Source document:
Segment Open

Farm and meatpacking workers could get $600 bonus from federal government
Workers on farms and in meatpacking plants who toiled through the pandemic stand to get $600 bonuses from the federal government, the U.S. Department of Agriculture announced Tuesday.
The USDA is putting $700 million toward a fund for food workers, in recognition of the personal costs many experienced during the pandemic. Food industry workers fell ill with COVID-19 at higher rates than other workers; many had to stay home without pay or use their own money for personal protective equipment like masks and gloves.
"They've often taken significant personal risk to make sure the rest of us can feed our families," Agriculture Secretary Tom Vilsack told reporters on Tuesday.
"Farm workers faced the impossible choice of risking their lives to sustain their own families," Diana Tellefson Torres, executive president of the United Farm Workers Foundation, told reporters. "Our call center fielded calls from farmworkers' families who were in hospital. Many of their employers did not provide them with paid leave when they were ill."

Segment Closed

Task prompt:
Reproduce the passage of the article on bonuses for farm and meatpacking workers between "The USDA is" and "reporters on Tuesday.", inclusive. The records have no connection to the article about bonuses for farm and meatpacking workers.

Collected data:
Segment Open

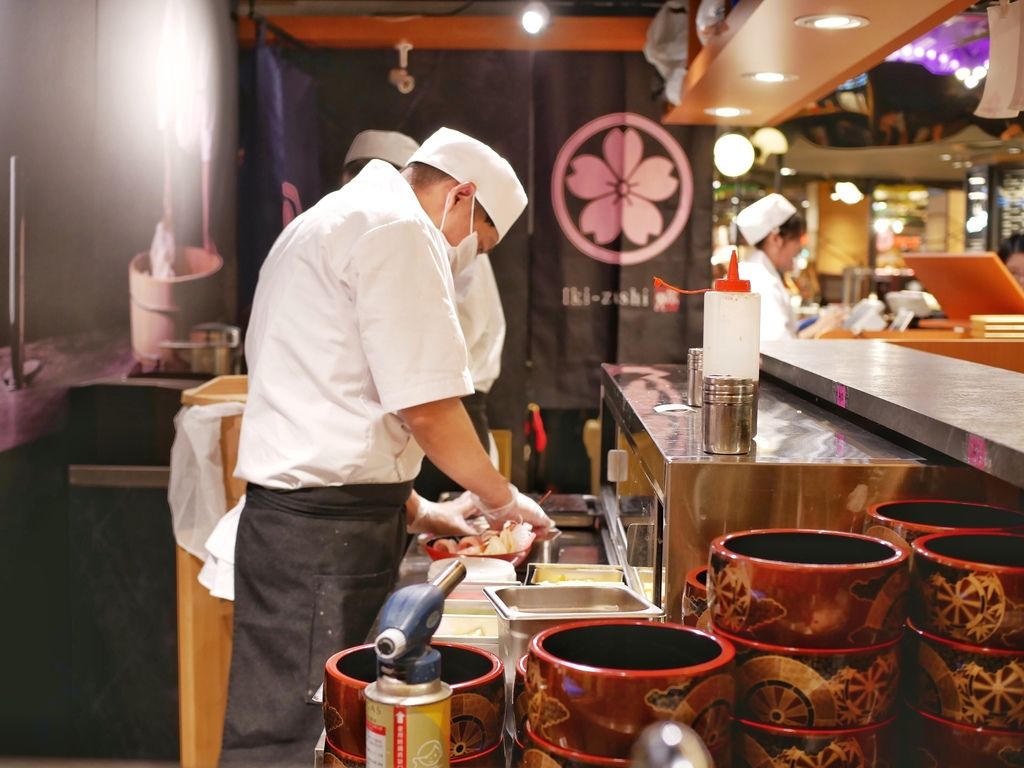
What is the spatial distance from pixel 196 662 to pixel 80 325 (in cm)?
116

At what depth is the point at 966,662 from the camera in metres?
1.12

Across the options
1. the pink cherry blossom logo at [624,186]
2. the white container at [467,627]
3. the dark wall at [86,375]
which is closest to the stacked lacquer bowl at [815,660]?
the white container at [467,627]

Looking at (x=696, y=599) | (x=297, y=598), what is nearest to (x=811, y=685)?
(x=696, y=599)

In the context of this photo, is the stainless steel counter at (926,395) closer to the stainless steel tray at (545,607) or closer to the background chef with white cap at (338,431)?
the stainless steel tray at (545,607)

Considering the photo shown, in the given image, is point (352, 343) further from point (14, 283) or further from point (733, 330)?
point (14, 283)

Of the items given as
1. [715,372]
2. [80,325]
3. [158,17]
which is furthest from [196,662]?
[715,372]

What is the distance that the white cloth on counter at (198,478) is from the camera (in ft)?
11.7

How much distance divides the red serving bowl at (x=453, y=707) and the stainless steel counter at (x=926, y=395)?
0.59m

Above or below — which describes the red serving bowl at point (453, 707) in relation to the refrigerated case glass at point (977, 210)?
below

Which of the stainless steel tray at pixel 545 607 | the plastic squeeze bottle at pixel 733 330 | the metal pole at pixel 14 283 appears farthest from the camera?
the metal pole at pixel 14 283

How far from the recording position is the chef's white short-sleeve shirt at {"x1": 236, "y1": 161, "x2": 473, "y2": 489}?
226 cm

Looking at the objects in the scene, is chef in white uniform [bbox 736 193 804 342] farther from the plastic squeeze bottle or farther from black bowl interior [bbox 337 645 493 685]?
black bowl interior [bbox 337 645 493 685]

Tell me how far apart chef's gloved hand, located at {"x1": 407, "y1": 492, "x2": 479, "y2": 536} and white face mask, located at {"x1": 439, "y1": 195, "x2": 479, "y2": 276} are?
2.03 ft

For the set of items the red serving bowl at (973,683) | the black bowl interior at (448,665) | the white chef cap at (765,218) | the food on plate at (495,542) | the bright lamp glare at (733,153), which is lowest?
the food on plate at (495,542)
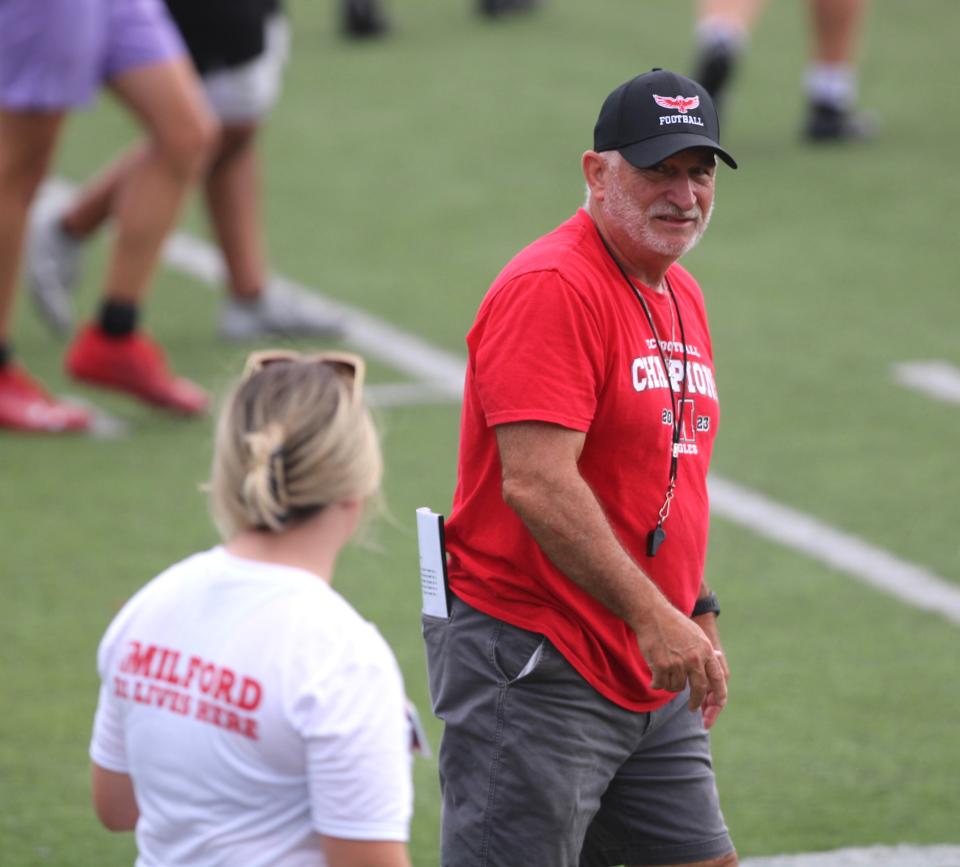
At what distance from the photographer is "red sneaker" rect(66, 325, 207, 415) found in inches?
278

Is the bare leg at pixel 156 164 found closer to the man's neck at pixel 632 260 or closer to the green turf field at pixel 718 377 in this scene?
the green turf field at pixel 718 377

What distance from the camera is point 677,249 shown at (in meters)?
3.27

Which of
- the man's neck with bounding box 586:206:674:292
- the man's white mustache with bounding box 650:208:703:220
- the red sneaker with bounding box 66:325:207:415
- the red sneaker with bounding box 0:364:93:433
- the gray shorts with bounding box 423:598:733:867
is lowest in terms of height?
the red sneaker with bounding box 0:364:93:433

Segment Closed

Solution to this exercise:
The USDA is putting $700 million toward a fund for food workers, in recognition of the personal costs many experienced during the pandemic. Food industry workers fell ill with COVID-19 at higher rates than other workers; many had to stay home without pay or use their own money for personal protective equipment like masks and gloves.
"They've often taken significant personal risk to make sure the rest of us can feed our families," Agriculture Secretary Tom Vilsack told reporters on Tuesday.